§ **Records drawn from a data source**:
- - - - -

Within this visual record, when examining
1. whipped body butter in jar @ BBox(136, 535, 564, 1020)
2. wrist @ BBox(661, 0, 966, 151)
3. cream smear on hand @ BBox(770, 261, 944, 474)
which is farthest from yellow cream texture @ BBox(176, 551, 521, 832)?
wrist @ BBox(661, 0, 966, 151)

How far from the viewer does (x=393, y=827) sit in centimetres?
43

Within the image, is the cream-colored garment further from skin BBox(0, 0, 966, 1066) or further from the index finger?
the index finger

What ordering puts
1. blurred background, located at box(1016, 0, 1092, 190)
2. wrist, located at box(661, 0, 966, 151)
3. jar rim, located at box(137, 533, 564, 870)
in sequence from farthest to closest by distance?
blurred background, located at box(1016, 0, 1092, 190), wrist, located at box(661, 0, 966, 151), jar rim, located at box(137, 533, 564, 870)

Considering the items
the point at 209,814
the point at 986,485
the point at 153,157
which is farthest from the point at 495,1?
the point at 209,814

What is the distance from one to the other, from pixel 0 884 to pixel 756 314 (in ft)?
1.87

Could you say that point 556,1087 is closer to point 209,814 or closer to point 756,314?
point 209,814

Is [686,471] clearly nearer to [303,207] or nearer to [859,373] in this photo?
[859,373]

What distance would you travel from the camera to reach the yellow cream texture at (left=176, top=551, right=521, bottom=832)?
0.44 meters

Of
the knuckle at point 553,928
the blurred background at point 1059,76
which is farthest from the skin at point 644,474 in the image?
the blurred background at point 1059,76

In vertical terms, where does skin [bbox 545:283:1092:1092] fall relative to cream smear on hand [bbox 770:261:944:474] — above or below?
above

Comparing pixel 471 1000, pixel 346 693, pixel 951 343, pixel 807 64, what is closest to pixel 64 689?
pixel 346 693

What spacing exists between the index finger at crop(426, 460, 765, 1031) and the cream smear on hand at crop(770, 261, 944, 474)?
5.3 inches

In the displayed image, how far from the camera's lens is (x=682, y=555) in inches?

- - - - -

§ **Exercise details**: Arrange every line of the listing above as a Markdown table with two columns, "Row" and "Line", numbering the rows in order and omitting blank lines.

§ **Task result**:
| Row | Line |
|---|---|
| 1 | Within this visual record, when examining |
| 2 | 1. whipped body butter in jar @ BBox(136, 535, 564, 1020) |
| 3 | 2. wrist @ BBox(661, 0, 966, 151) |
| 4 | 3. cream smear on hand @ BBox(770, 261, 944, 474) |
| 5 | which is farthest from yellow cream texture @ BBox(176, 551, 521, 832)? |
| 6 | wrist @ BBox(661, 0, 966, 151) |
| 7 | How far from the viewer does (x=393, y=827) sit in centimetres? |
| 8 | 43 |
| 9 | Within the image, is the cream-colored garment further from skin BBox(0, 0, 966, 1066) or further from the index finger? |
| 10 | the index finger |
| 11 | What ordering puts |
| 12 | 1. blurred background, located at box(1016, 0, 1092, 190) |
| 13 | 2. wrist, located at box(661, 0, 966, 151) |
| 14 | 3. jar rim, located at box(137, 533, 564, 870) |
| 15 | in sequence from farthest to closest by distance? |
| 16 | blurred background, located at box(1016, 0, 1092, 190), wrist, located at box(661, 0, 966, 151), jar rim, located at box(137, 533, 564, 870) |
| 17 | Considering the items |
| 18 | the point at 209,814 |
| 19 | the point at 986,485 |
| 20 | the point at 153,157 |
| 21 | which is farthest from the point at 495,1? |
| 22 | the point at 209,814 |
| 23 | What is the distance from one to the other, from pixel 0 884 to pixel 756 314 (in ft)? |
| 24 | 1.87 |
| 25 | Could you say that point 556,1087 is closer to point 209,814 or closer to point 756,314? |
| 26 | point 209,814 |
| 27 | Is [686,471] clearly nearer to [303,207] or nearer to [859,373] in this photo? |
| 28 | [859,373] |
| 29 | What distance would you travel from the camera to reach the yellow cream texture at (left=176, top=551, right=521, bottom=832)? |
| 30 | 0.44 meters |
| 31 | Of |
| 32 | the knuckle at point 553,928 |
| 33 | the blurred background at point 1059,76 |
| 34 | which is farthest from the skin at point 644,474 in the image? |
| 35 | the blurred background at point 1059,76 |
| 36 | In vertical terms, where does skin [bbox 545:283:1092:1092] fall relative to cream smear on hand [bbox 770:261:944:474] — above or below? |
| 37 | above |
| 38 | Comparing pixel 471 1000, pixel 346 693, pixel 951 343, pixel 807 64, what is closest to pixel 64 689? |
| 39 | pixel 346 693 |
| 40 | What spacing exists between the index finger at crop(426, 460, 765, 1031) and the cream smear on hand at crop(770, 261, 944, 474)? |
| 41 | 5.3 inches |
| 42 | In the displayed image, how far from the camera's lens is (x=682, y=555) in inches? |